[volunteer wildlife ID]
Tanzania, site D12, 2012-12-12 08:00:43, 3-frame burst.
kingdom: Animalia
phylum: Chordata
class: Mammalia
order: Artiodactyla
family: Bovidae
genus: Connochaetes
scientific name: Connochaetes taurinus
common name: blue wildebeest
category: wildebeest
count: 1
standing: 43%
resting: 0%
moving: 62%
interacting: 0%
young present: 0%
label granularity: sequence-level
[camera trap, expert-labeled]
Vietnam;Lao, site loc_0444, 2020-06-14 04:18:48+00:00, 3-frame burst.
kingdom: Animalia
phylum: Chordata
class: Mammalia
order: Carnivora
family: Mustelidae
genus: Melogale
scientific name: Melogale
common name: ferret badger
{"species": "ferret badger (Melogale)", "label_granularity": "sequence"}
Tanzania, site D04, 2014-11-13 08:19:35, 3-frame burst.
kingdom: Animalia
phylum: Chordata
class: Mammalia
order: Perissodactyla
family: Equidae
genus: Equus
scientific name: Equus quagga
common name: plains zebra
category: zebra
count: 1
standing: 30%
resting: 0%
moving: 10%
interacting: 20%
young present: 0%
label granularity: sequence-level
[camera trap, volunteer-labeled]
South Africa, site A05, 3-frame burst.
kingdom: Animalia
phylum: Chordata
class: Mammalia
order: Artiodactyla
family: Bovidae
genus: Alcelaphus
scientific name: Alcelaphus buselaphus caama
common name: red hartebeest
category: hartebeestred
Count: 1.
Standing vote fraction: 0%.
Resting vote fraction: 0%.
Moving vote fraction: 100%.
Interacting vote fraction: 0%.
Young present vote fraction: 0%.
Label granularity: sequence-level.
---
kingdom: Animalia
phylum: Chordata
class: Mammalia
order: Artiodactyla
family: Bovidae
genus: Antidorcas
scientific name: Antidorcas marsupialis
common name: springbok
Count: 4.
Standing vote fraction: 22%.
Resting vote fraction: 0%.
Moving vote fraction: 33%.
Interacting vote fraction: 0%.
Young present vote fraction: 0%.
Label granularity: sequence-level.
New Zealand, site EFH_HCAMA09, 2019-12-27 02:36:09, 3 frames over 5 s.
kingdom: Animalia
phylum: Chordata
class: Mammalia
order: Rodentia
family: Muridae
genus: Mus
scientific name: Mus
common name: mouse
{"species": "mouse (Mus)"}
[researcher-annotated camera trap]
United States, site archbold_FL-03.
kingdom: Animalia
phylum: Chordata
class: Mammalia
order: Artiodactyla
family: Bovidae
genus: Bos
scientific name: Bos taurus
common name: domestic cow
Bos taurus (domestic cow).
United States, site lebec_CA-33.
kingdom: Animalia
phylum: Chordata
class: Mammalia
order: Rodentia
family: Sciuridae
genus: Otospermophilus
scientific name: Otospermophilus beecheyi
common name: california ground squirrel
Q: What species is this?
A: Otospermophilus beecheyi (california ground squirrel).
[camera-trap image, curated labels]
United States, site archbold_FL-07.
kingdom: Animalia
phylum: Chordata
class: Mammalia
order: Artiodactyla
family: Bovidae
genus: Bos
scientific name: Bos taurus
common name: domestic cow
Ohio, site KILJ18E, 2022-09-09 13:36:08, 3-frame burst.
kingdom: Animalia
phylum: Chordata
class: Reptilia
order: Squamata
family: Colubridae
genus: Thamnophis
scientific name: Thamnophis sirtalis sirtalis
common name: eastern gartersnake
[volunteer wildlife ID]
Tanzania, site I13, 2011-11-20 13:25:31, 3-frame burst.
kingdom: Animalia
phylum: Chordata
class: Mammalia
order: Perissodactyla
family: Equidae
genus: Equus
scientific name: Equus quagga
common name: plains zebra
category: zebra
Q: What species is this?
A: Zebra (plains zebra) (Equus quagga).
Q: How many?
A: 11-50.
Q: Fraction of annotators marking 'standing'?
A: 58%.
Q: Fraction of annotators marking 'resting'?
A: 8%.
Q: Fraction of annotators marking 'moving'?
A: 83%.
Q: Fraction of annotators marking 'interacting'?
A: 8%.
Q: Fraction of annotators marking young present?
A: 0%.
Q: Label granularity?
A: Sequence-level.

◇ ◇ ◇ ◇ ◇ ◇ ◇

WHAT YOU ARE ASKED TO DO:
Filter the data above, keeping only lines that include the string "annotators".

EXERCISE OUTPUT:
Q: Fraction of annotators marking 'standing'?
Q: Fraction of annotators marking 'resting'?
Q: Fraction of annotators marking 'moving'?
Q: Fraction of annotators marking 'interacting'?
Q: Fraction of annotators marking young present?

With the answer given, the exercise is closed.